How Angie Saved Chicken U
Chicken Image

Erin Crisp, Ed.d.

Chief Academic Officer

Dr. Ken Schenck

VP of University Partnership

How Angie Saved Chicken U is a fable about the unprecedented challenges currently facing the academy and a possible path forward. The entrepreneur Benny creates Owl Island, a platform on which multiple schools in the same situation can economize and expand their markets. With the support of her own team, Angie collaborates with other chicken schools to a sustainable future. While Chicken U is a composite of several colleges, Owl Island represents Campus Edu, which was founded by Darren Campbell (Benny) in early 2020.

Chapter 1

     President Angie stared at the new enrollment numbers for the fall at Chicken U. Down another hundred from last year. For over ten years, Chicken U had experienced a steady decline, but this year was the worst of them all. Only 550 chickens had come to the farm this fall, and only 50 chickens were taking classes in the Owl Line programs.

     Last year, the bird flu forced them to send all the chickens home in the middle of the semester. And while a gift from the humans in Big City had kept their doors open, Angie knew that they would not survive for long unless they found something to turn the college around. She couldn’t sit still, so she decided to take a quick stroll around the farm campus. Several classes were in session in the Gen Ed Barn. Dr. Sissa was teaching Bird Brains, a chicken psychology class. Dr. Luna was teaching The Chicken Manual, a course central to the mission of the college.

     Angie could see that the classes weren’t even half full. There were twelve chickens in Manual and only six in Bird Brains. Six wasn’t even enough to pay Dr. Luna’s salary.   

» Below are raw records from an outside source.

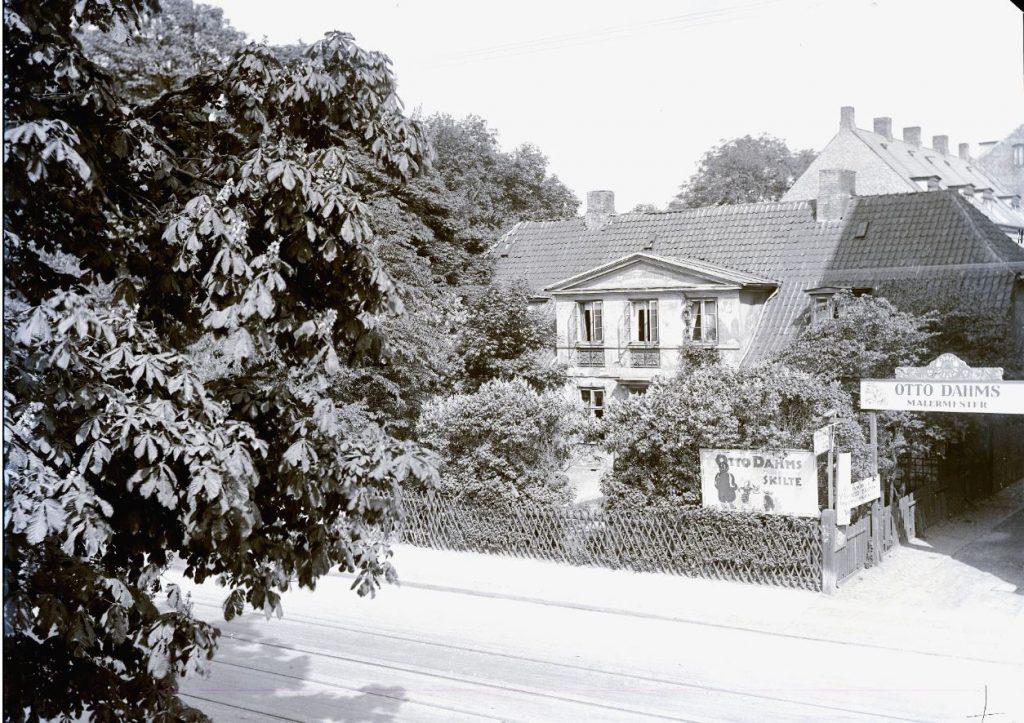 10972.23 Malermester Otto Dahms værksted. Falkoner Alle 20, Frederiksberg. Herfra drev han sin forretning sammen med sønner i perioden 1913-1938. Firmaet malede bl.a. gavlreklamer, deriblandt 'mælkegavle'. Huset blev nedrevet i 1970'erne. 2000 F G.K 23.5.2018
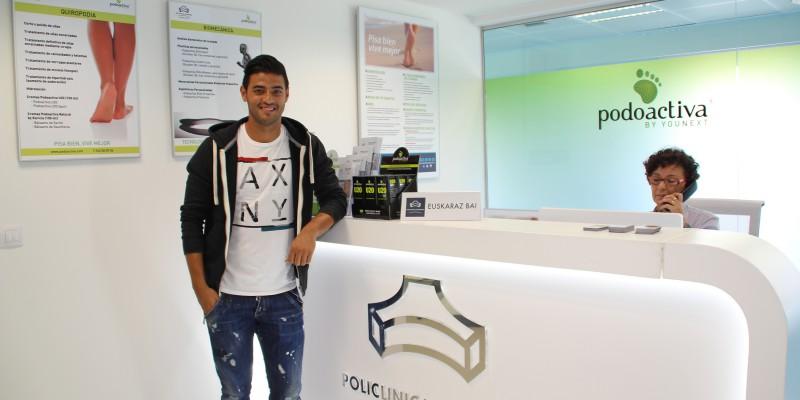 Carlos Vela en la Unidad del Pie de Policlínica Gipuzkoa tras realizarse el estudio biomecánico de la pisada el pasado 28 de julio y comenzar a utilizar las plantillas personalizadas Podoactiva desde esa misma semana.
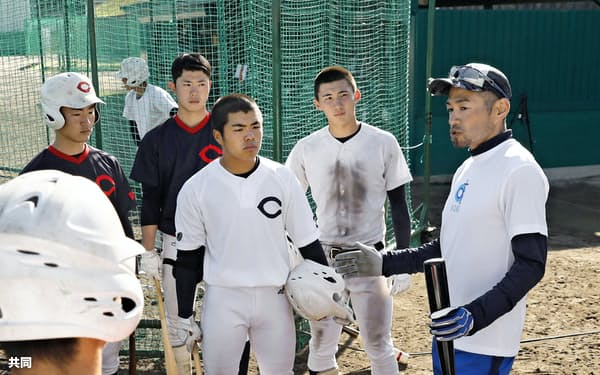 智弁和歌山高の選手を指導するイチローさん(4日、和歌山市)=共同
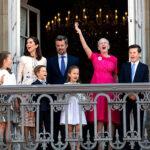 66018 Королевская семья Дании показала интерьеры украшенного к Рождеству дворца Амалиенборг
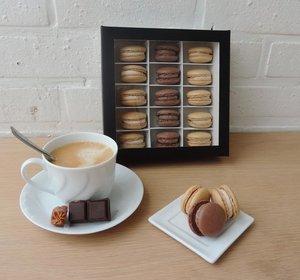 Macaron Dessert Box - Large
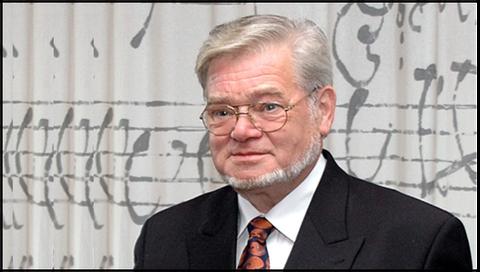 A photo of Prof. Volker Nollau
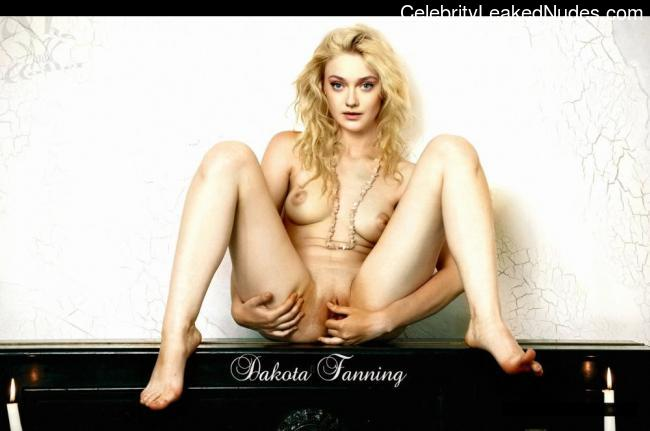 nude celebrities Dakota Fanning 1 pic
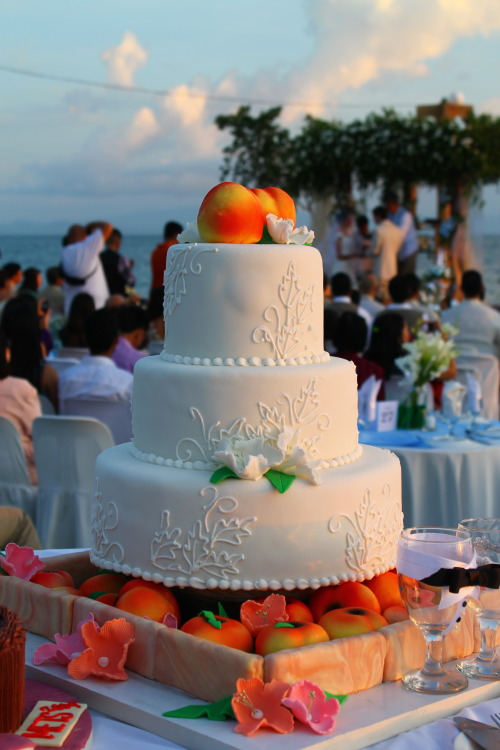 fashionablyswit:  Weddings, just peachy by Cappriccio Art Cakes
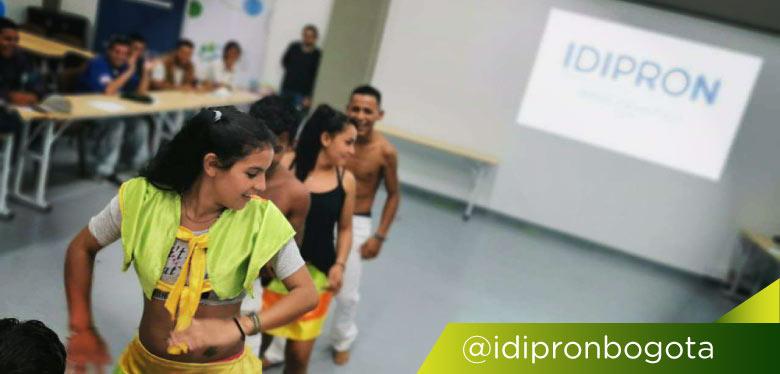 Jóvenes bailarines en evento coLABoratorio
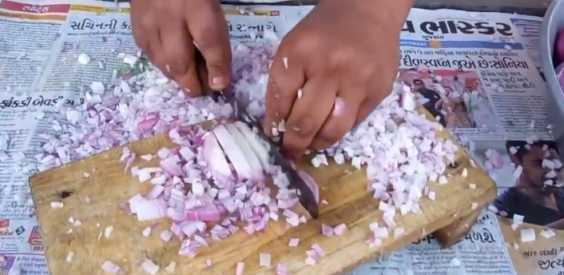 Man Cuts Onion Faster Than A Blender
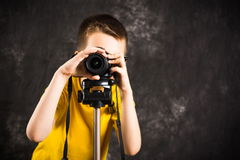Young photographer with camera on a tripod. Ready to take pictures Royalty Free Stock Photos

     The Science Barn had needed an upgrade for years. Professor Tillie, a particularly creative hen, had blown part of the roof off in an unfortunate chemistry experiment three years ago. They had managed to patch it every year, but the barn really needed a new roof. The Chicken Finance Officer (CFO) had been saying for years that they needed to fund the depreciation of the barns and coops, but they just hadn’t had the money to do it. 

     Beyond the classroom barns were the student coops. Angie reminisced on the days fifteen years ago when they built a new coop almost annually because their enrollment kept growing. But those days were gone. Now half of the student coops were empty, and they had crammed the currently enrolled chickens into as few as possible to save on staffing and heating in the winter.

     Of course, the less desirable the coop conditions were, the more prospective chickens chose to attend colleges with more comfortable coops. It was a vicious cycle. Cuts saved money in the short term but then cost money if any students were lost as a result in the long term.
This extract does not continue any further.